_DOCUMENT_.
#####

# guess that all of hollywood is as screwed up as this fat boy



## Real Old Man (Aug 17, 2015)

Michael Moore wants Trump to step down and Clinton named president ? TheBlaze

Why should anyone believe in or accept what an entertainer (movie, tv song or sports) 's opinion has any value.

They all deal in alternative realities and make up things as they go along. 98% have no grounding in how the Constitution works or have any feel for how real americans think:devil::devil::devil:


----------



## TG (Jul 28, 2014)

Best of luck to him with that :vs_laugh:


----------



## Illini Warrior (Jan 24, 2015)

you know he drank tooooo much Flint water as a child ....


----------



## Denton (Sep 18, 2012)

Fat Boy is another one of those non-starters who I never could figure out how they came to the national stage.


----------



## RedLion (Sep 23, 2015)

More and more Americans are turning a blind ear to fools like fatso and all other crying and corrupt leftists....


----------



## Sasquatch (Dec 12, 2014)

Now now, let's not rush to judgement about Michael Moore. He very well may have some valid points and I for one would like to be bi-partisan in hearing his views. Nah, I'm just kidding. Let's tar and feather the fat ass! That is if we can find enough tar and enough feathers.

Sent from a Galaxy S5 far far away.


----------



## 6811 (Jan 2, 2013)

What the hell are you guys talking about. That there is Rosie O'Donnell wearing a hat and eye glasses...


----------



## No Body (Feb 8, 2017)

Who's Michael Moore?


----------



## RedLion (Sep 23, 2015)

Chubs did get it right by predicting that Trump would win the election during the couple of months leading up to the election.


----------



## Sasquatch (Dec 12, 2014)

RedLion said:


> Chubs did get it right by predicting that Trump would win the election during the couple of months leading up to the election.


Even a broken clock is right twice a day.

Sent from a Galaxy S5 far far away.


----------



## Smitty901 (Nov 16, 2012)

Hollywood, public education system pretty much. Notice they are large groups with no morals ?
Chubs knew dam well the truth about Hillary was out. Once that happen they were screwed.


----------



## AnotherSOFSurvivor (Sep 7, 2016)

I vote we put him in a prison in Nairobi so he can get his fill of sausage sandwiches

sent from a paper cup and string via quantum wierdness


----------



## rstanek (Nov 9, 2012)

He can leave the planet with Cher, or did she already leave, I can't believe he even makes the news, who cares....


----------

#####

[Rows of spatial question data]

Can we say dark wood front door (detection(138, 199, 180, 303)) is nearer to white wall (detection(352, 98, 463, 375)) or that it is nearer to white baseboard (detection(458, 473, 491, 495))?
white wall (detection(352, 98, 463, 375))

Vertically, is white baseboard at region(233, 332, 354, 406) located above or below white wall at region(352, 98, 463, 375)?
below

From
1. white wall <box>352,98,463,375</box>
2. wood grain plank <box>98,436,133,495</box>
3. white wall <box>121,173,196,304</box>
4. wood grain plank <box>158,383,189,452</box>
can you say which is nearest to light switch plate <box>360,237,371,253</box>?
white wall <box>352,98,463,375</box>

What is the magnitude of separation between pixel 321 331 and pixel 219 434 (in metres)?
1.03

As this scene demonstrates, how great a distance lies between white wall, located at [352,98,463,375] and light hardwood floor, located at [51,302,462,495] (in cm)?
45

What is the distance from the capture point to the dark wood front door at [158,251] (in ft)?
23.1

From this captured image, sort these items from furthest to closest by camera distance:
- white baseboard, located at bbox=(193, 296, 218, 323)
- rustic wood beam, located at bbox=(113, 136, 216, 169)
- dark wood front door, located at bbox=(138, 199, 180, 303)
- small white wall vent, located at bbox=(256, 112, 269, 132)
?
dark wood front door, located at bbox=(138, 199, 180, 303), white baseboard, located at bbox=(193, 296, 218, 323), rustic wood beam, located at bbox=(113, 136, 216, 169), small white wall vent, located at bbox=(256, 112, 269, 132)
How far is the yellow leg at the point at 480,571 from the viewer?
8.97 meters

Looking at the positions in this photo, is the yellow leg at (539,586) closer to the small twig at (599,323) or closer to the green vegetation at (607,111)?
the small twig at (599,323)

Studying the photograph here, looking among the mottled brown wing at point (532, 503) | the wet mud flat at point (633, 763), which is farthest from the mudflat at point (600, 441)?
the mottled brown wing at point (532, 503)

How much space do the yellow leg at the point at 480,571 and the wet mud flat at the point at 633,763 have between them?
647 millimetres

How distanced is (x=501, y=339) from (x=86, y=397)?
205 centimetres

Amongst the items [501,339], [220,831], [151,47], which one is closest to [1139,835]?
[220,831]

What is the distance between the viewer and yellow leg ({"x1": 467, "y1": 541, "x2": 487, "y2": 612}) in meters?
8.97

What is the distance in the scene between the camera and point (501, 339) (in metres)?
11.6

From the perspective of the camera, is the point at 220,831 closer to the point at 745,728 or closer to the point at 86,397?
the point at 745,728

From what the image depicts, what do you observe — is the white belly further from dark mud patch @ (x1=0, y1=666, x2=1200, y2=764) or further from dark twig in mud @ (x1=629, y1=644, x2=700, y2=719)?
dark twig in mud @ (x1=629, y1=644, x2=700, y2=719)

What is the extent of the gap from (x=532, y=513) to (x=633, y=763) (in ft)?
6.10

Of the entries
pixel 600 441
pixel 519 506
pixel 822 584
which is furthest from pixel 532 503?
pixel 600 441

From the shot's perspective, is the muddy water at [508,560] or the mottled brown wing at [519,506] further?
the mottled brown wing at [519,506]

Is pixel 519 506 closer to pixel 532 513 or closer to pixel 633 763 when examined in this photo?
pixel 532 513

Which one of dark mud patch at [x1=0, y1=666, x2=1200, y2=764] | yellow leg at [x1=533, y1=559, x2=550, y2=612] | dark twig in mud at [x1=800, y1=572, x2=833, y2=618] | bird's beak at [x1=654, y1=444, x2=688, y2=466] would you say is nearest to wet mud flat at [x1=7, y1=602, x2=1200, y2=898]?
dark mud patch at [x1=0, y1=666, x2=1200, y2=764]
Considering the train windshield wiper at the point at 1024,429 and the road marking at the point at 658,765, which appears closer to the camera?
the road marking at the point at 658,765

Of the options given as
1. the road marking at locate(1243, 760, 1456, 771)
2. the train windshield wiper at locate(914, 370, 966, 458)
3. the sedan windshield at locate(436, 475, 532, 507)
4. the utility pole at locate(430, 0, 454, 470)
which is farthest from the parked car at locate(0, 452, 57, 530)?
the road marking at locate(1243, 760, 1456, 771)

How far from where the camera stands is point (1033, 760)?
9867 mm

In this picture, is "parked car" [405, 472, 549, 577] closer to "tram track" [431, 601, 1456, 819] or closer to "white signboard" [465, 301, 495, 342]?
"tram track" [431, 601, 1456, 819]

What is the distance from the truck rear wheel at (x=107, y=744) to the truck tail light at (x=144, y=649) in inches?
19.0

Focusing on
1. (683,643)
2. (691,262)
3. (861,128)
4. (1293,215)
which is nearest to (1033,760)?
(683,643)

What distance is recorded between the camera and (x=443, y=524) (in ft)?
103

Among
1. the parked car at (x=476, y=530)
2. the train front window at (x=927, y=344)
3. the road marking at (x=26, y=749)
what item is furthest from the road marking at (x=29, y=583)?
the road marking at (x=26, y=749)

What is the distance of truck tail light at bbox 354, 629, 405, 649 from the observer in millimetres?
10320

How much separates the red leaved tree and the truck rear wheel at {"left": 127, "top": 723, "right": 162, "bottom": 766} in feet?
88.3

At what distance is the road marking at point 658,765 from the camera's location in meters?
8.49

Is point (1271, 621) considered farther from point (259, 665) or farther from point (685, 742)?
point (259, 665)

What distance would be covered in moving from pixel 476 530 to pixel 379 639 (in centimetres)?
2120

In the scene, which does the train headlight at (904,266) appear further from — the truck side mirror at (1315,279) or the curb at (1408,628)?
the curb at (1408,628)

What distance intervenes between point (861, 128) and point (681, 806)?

#####

_EXERCISE DESCRIPTION_.
Reproduce the passage of the forum thread about Michael Moore above, from "## TG (Jul 28, 2014)" to "a child ....".

_ANSWER TO THE TASK_.
## TG (Jul 28, 2014)

Best of luck to him with that :vs_laugh:


----------



## Illini Warrior (Jan 24, 2015)

you know he drank tooooo much Flint water as a child ....